Re: [patch optimization]: Add some basic folding for ==/!= comparison

Richard Guenther Mon, 16 Apr 2012 09:59:52 -0700

On Mon, Apr 16, 2012 at 3:58 PM, Kai Tietz <ktiet...@googlemail.com> wrote:
> 2012/4/12 Richard Guenther <richard.guent...@gmail.com>:
>> On Thu, Apr 5, 2012 at 6:15 PM, Kai Tietz <ktiet...@googlemail.com> wrote:
>>> Hello,
>>>
>>> this patch adds some basic folding capabilities to fold-const for
>>> equal and none-equal comparisons
>>> on integer typed argument.
>>>
>>> ChangeLog
>>>
>>> 2012-04-05  Kai Tietz  <kti...@redhat.com>
>>>
>>>        * fold-const.c (fold_comparison_1): New
>>>        function.
>>>        (fold_comparison): Use fold_comparison_1.
>>>
>>> 2012-04-05  Kai Tietz  <kti...@redhat.com>
>>>
>>>        * gcc.dg/fold-compare-1.c: Adjust matching rule
>>>        for a == b without argument swap.
>>>        * gcc.dg/fold-compare-7.c: New test.
>>>
>>> Regession tested for x86_64-unknown-linux-gnu for all languages
>>> (including Ada and Obj-C++).  Ok for apply?
>>>
>>> Regards,
>>> Kai
>>>
>>> Index: gcc/gcc/fold-const.c
>>> ===================================================================
>>> --- gcc.orig/gcc/fold-const.c
>>> +++ gcc/gcc/fold-const.c
>>> @@ -8739,6 +8739,241 @@ pointer_may_wrap_p (tree base, tree offs
>>>   return total_low > (unsigned HOST_WIDE_INT) size;
>>>  }
>>>
>>> +/* Sub-routine of fold_comparison.  Folding of EQ_EXPR/NE_EXPR
>>> +   comparisons with integral typed arguments.  */
>>> +
>>> +static tree
>>> +fold_comparison_1 (location_t loc, enum tree_code code, tree type,
>>> +                  tree arg0, tree arg1)
>>
>> Please name it more specific, like for example
>> fold_integral_equality_comparison.
>>
>>> +{
>>> +  enum tree_code c1, c2;
>>> +  tree optype, op0, op1, opr0, opr1, tem;
>>> +
>>> +  if (code != NE_EXPR && code != EQ_EXPR)
>>> +    return NULL_TREE;
>>> +
>>> +  optype = TREE_TYPE (arg0);
>>> +  if (!INTEGRAL_TYPE_P (optype))
>>> +    return NULL_TREE;
>>> +
>>> +  c1 = TREE_CODE (arg0);
>>> +  c2 = TREE_CODE (arg1);
>>> +
>>> +  /* Integer constant is on right-hand side.  */
>>> +  if (c1 == INTEGER_CST
>>> +      && c2 != c1)
>>> +    return fold_build2_loc (loc, code, type, arg1, arg0);
>>
>>  /* If one arg is a real or integer constant, put it last.  */
>>  if (tree_swap_operands_p (arg0, arg1, true))
>>    return fold_build2_loc (loc, swap_tree_comparison (code), type, op1, op0);
>>
>> in fold_comparison already ensures this.
>>
>>> +  if (!TREE_SIDE_EFFECTS (arg0)
>>> +      && operand_equal_p (arg0, arg1, 0))
>>> +    {
>>> +      if (code == EQ_EXPR)
>>> +        return build_one_cst (type);
>>> +      return build_zero_cst (type);
>>> +    }
>>
>> This is already done in a more general way in fold_comparison:
>
> Yes, was a duplicate like ...
>
>>  /* Simplify comparison of something with itself.  (For IEEE
>>     floating-point, we can only do some of these simplifications.)  */
>>  if (operand_equal_p (arg0, arg1, 0))
>>    {
>>      switch (code)
>>        {
>>        case EQ_EXPR:
>> ...
>>
>> which also shows how to fold to true/false - using constant_boolean_node.
>
> like this one.

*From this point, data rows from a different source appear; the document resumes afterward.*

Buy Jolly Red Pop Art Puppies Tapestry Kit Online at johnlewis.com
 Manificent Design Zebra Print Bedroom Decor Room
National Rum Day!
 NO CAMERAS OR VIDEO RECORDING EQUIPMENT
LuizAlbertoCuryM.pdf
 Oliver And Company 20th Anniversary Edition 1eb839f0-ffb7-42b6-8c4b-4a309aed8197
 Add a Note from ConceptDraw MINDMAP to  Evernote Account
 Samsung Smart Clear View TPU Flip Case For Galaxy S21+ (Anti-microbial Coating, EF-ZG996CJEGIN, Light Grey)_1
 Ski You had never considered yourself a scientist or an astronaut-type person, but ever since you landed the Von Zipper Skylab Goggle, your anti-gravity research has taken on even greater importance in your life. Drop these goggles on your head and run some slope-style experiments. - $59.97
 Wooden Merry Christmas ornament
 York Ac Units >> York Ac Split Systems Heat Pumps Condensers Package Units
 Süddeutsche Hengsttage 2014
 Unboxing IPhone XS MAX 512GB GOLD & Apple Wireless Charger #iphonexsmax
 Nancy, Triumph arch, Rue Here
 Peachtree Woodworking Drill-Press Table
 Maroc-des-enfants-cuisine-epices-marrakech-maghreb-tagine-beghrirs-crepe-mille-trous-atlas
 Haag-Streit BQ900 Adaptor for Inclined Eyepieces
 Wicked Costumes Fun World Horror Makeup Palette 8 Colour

So I removed from patch.
>
>>> +
>>> +  if (c1 == NEGATE_EXPR)
>>> +    {
>>> +      op0 = TREE_OPERAND (arg0, 0);
>>> +      /* -X ==/!= -Y -> X ==/!= Y.  */
>>> +      if (c2 == c1)
>>> +        return fold_build2_loc (loc, code, type,
>>> +                               op0,
>>> +                               TREE_OPERAND (arg1, 0));
>>
>> This is already done, in a more general way but only for float types,
>> in fold_comparison.  It's beyond me why it is conditional on float types
>> there and does not check for trapping math and NaNs (maybe that's
>> well-defined - one would need to double-check).  For integral types
>> you'd have to care for undefined overflow (or issue a warning), and ...
>
> You miss here explicit a point about ==/!= comparisons.  The negate
> can be removed for such comparisons uncoditionally, as there can't
> happen an overflow, which changes result of compare.  It would be even
> a flaw for checking here for those cases about overflow.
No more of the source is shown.